Autres villes et ordres de grandeur
D'autres grandes agglomérations montrent également des hausses notables : Saint-Denis (+103,34 %), Saint-Étienne (+94,34 %), Marseille (+85 %) et Lyon (+74 %). Ces chiffres traduisent des évolutions qui dépassent le simple effet d'inflation et interrogent la part respective de la valorisation cadastrale et des choix des collectivités locales.
Deux leviers expliquent l'augmentation
La progression de la taxe foncière dépend essentiellement de deux éléments : la valeur locative cadastrale et les taux votés par les collectivités locales. La valeur locative, base de calcul de l'impôt, est actualisée automatiquement en suivant l'indice des prix à la consommation harmonisé publié par l'Insee (référence : indice de novembre, selon la source). Sans modification des taux locaux, la revalorisation de la base conduit donc déjà à une hausse de l'imposition.
Ce que cela signifie pour les propriétaires
- Impact direct : une révision de la valeur cadastrale augmente la base taxable même si le taux local reste stable.
- Rôle des collectivités : des votes de taux plus élevés peuvent amplifier l'effet et expliquer des augmentations supérieures à la moyenne nationale.
- Variabilité locale : les raisons peuvent être politiques (financer des services) ou résulter d'une gestion budgétaire différente d'une commune à l'autre.
Contexte et limites des chiffres
Les chiffres cités proviennent d'une évaluation d'ORKA.tax couvrant les 30 plus grandes communes entre 2020 et 2025 et relayée par la presse en ligne.

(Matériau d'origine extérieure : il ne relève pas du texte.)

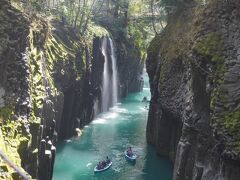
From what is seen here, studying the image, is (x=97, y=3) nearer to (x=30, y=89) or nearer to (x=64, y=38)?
(x=64, y=38)

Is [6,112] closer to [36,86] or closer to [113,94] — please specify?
[36,86]

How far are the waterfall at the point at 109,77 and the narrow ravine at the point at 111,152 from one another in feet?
14.0

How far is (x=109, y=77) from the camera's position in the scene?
60.0m

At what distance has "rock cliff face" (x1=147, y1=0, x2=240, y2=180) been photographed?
19953mm

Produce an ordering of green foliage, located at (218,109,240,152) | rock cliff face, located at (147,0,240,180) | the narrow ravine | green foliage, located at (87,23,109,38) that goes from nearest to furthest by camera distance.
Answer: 1. green foliage, located at (218,109,240,152)
2. rock cliff face, located at (147,0,240,180)
3. the narrow ravine
4. green foliage, located at (87,23,109,38)

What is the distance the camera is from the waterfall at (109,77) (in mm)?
57438

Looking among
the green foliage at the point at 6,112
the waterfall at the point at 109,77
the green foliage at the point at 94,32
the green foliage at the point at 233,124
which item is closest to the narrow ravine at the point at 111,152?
the waterfall at the point at 109,77

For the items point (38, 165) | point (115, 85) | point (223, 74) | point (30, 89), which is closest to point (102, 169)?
point (38, 165)

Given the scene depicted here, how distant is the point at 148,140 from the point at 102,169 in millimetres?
11476

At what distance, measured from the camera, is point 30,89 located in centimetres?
2586


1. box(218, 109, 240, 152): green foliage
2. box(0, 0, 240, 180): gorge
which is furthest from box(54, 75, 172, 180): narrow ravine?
box(218, 109, 240, 152): green foliage

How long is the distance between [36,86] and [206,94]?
1131cm

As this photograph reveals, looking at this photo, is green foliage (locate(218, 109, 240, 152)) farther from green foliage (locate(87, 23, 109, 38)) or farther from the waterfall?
the waterfall

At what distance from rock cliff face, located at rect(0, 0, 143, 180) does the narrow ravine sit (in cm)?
261
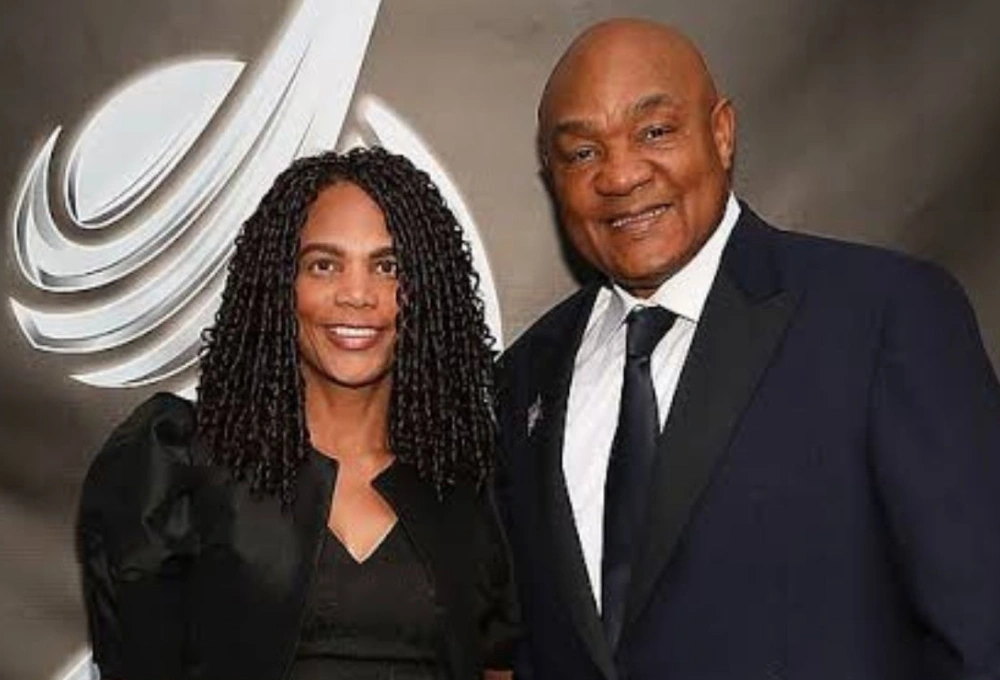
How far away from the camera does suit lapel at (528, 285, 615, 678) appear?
5.77 feet

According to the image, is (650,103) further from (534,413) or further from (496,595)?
(496,595)

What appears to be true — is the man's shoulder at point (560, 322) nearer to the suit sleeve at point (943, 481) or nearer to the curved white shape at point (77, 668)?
the suit sleeve at point (943, 481)

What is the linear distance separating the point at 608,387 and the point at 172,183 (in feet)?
2.63

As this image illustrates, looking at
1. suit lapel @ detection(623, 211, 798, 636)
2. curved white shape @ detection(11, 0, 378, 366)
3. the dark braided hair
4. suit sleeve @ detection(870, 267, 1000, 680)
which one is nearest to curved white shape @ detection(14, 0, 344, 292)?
curved white shape @ detection(11, 0, 378, 366)

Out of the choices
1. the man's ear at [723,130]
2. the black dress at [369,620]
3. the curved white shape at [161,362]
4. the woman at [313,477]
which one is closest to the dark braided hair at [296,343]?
the woman at [313,477]

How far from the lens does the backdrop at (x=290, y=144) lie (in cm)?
229

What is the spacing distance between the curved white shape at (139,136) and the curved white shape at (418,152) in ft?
0.67

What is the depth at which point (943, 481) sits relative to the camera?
1.64 m

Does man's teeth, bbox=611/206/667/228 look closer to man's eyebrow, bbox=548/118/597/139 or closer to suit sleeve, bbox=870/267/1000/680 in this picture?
man's eyebrow, bbox=548/118/597/139

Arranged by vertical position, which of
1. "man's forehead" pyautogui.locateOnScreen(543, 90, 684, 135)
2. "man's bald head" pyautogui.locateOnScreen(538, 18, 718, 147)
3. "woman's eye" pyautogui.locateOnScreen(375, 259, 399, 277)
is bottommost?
"woman's eye" pyautogui.locateOnScreen(375, 259, 399, 277)

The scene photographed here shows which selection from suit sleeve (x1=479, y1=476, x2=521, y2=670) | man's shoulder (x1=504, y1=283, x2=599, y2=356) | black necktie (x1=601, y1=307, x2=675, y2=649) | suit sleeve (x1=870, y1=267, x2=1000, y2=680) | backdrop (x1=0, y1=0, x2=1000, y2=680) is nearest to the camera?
suit sleeve (x1=870, y1=267, x2=1000, y2=680)

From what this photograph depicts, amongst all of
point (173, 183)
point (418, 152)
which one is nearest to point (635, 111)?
point (418, 152)

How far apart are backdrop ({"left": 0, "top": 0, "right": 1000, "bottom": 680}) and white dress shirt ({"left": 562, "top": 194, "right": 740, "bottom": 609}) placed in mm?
475

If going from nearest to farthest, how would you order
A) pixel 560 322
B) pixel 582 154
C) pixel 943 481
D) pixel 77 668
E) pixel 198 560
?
1. pixel 943 481
2. pixel 198 560
3. pixel 582 154
4. pixel 560 322
5. pixel 77 668
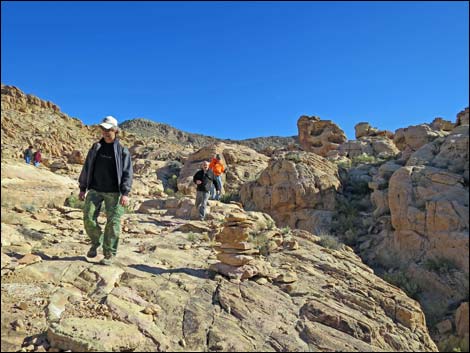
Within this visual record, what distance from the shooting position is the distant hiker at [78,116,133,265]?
550 centimetres

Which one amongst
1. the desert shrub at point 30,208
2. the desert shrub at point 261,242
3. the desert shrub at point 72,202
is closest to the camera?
the desert shrub at point 261,242

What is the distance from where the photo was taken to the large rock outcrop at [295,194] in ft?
49.4

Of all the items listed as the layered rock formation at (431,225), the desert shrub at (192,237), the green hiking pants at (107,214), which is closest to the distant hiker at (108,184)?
the green hiking pants at (107,214)

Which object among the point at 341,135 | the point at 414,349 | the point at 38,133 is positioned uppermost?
the point at 341,135

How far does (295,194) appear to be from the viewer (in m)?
15.3

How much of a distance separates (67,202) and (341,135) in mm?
29038

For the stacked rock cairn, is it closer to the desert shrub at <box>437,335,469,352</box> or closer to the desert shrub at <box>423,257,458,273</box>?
the desert shrub at <box>437,335,469,352</box>

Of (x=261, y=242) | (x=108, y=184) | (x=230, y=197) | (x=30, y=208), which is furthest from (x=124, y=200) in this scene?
(x=230, y=197)

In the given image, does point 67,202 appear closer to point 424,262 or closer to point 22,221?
point 22,221

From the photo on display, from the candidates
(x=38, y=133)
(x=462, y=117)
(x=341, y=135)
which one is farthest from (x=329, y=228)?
(x=38, y=133)

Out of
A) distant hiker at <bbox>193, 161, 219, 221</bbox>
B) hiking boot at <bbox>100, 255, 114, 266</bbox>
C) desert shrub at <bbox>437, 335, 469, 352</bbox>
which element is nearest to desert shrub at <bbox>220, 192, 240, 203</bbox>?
distant hiker at <bbox>193, 161, 219, 221</bbox>

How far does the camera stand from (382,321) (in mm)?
5582

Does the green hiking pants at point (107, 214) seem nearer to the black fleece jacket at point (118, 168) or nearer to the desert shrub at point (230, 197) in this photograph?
the black fleece jacket at point (118, 168)

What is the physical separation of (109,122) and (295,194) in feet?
35.6
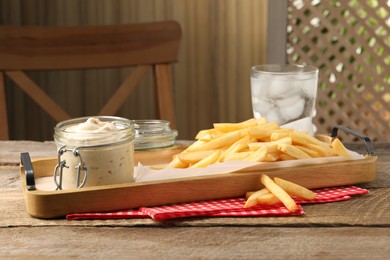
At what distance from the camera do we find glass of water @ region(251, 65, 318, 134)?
1488 millimetres

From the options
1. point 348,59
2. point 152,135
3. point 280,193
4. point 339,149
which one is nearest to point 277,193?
point 280,193

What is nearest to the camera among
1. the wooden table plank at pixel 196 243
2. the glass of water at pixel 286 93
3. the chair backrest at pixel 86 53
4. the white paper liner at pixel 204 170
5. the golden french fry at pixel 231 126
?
the wooden table plank at pixel 196 243

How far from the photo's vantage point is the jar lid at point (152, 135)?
1.39 m

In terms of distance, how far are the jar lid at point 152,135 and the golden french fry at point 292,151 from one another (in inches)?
11.0

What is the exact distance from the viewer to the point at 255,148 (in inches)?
48.6

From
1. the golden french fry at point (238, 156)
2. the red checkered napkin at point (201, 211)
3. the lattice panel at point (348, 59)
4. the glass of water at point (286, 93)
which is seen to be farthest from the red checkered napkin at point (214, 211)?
the lattice panel at point (348, 59)

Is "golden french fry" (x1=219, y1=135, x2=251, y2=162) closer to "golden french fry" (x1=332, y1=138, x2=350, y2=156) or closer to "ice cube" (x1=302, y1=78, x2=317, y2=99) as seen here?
"golden french fry" (x1=332, y1=138, x2=350, y2=156)

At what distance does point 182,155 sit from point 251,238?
29cm

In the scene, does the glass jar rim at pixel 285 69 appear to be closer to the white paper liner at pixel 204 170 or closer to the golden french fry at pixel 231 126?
the golden french fry at pixel 231 126

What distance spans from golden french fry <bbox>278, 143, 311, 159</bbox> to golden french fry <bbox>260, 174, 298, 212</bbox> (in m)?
0.08

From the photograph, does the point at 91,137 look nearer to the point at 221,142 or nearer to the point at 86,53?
the point at 221,142

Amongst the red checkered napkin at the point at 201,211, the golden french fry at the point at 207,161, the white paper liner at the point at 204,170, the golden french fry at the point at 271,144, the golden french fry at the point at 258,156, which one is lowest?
the red checkered napkin at the point at 201,211

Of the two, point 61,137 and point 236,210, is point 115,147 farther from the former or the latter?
point 236,210

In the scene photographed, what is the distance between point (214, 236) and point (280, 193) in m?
0.15
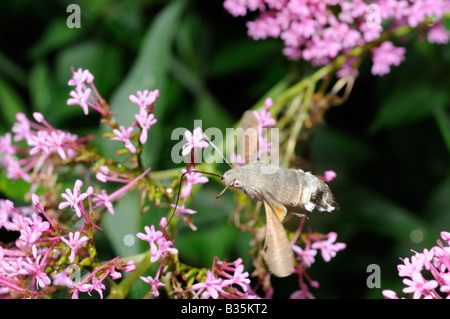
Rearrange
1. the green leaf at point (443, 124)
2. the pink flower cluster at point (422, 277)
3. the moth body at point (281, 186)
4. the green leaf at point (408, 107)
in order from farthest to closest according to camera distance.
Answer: the green leaf at point (408, 107) < the green leaf at point (443, 124) < the moth body at point (281, 186) < the pink flower cluster at point (422, 277)

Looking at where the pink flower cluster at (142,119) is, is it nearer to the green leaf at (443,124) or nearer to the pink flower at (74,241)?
the pink flower at (74,241)

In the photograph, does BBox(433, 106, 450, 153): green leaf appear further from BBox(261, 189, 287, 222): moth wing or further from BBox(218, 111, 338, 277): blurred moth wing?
BBox(261, 189, 287, 222): moth wing

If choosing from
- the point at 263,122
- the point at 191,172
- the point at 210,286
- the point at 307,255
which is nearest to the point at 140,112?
the point at 191,172

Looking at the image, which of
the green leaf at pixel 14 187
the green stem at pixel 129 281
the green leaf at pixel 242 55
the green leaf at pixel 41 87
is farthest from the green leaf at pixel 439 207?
the green leaf at pixel 41 87
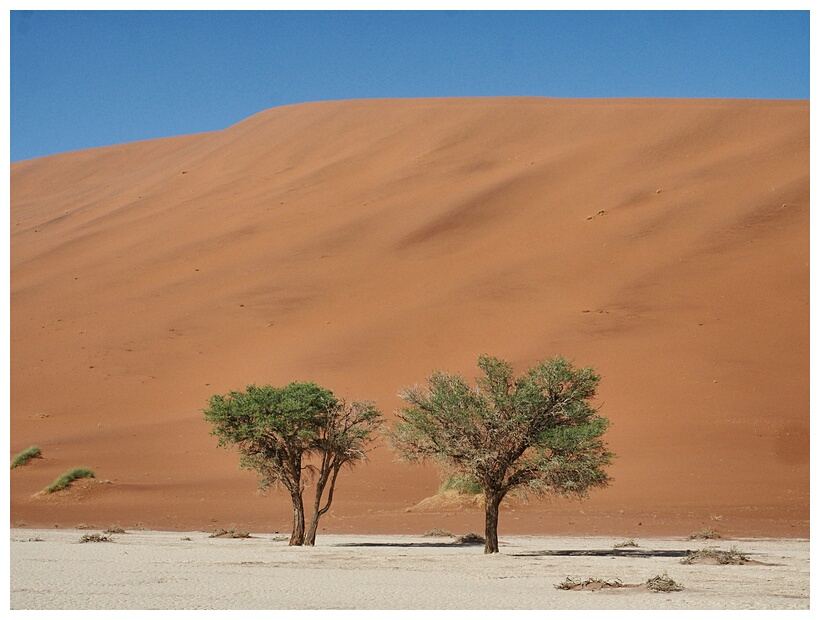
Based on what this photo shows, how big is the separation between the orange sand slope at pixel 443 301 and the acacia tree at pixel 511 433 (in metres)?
6.53

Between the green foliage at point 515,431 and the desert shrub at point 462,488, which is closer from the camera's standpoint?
the green foliage at point 515,431

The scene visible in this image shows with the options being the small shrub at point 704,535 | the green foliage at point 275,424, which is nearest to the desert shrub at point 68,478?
the green foliage at point 275,424

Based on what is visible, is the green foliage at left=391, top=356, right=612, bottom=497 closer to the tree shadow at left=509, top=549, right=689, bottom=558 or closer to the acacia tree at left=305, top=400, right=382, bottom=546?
the tree shadow at left=509, top=549, right=689, bottom=558

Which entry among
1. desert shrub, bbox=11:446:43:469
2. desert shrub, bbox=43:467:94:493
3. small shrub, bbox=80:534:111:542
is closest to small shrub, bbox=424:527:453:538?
small shrub, bbox=80:534:111:542

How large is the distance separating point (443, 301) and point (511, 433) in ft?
80.8

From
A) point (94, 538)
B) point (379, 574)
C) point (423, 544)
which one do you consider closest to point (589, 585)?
point (379, 574)

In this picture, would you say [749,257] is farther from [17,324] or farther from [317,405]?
[17,324]

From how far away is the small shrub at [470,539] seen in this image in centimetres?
2311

Il convient de relativiser : les pourcentages présentent des ordres de grandeur mais doivent être interprétés au regard du contexte budgétaire local et des bases de calcul retenues. Par ailleurs, la hausse nationale prévue pour l'année en cours reste, selon la source, moins importante que certaines évolutions récentes observées sur la période examinée.
Conséquences pratiques
Les propriétaires confrontés à une augmentation significative de leur taxe foncière doivent vérifier deux éléments : la méthode de calcul de la valeur cadastrale utilisée et les décisions de leur collectivité locale en matière de taux. À défaut de changement local, la revalorisation automatique de la base fiscale continuera de peser sur la facture.
| Ville | Taux 2020 | Taux 2025 | Variation |
|---|---|---|---|
| Le Mans | 13,65 % | 34,71 % | +154,29 % |
| Limoges | 19,34 % | 42,13 % | (+) |
| Annecy | 16,25 % | 34 % | (+) |
| Saint-Denis | — | — | +103,34 % |
| Saint-Étienne | — | — | +94,34 % |
| Marseille | — | — | +85 % |
| Lyon | — | — | +74 % |
Note : la source indique principalement les pourcentages de variation pour ces villes ; les taux complets ne sont pas fournis pour toutes les communes dans le dossier relayé.
En l'état, ces évolutions plaident pour une attention accrue des propriétaires et pour un débat public sur les modalités d'actualisation des bases fiscales et sur la responsabilité des collectivités locales dans la fixation des taux.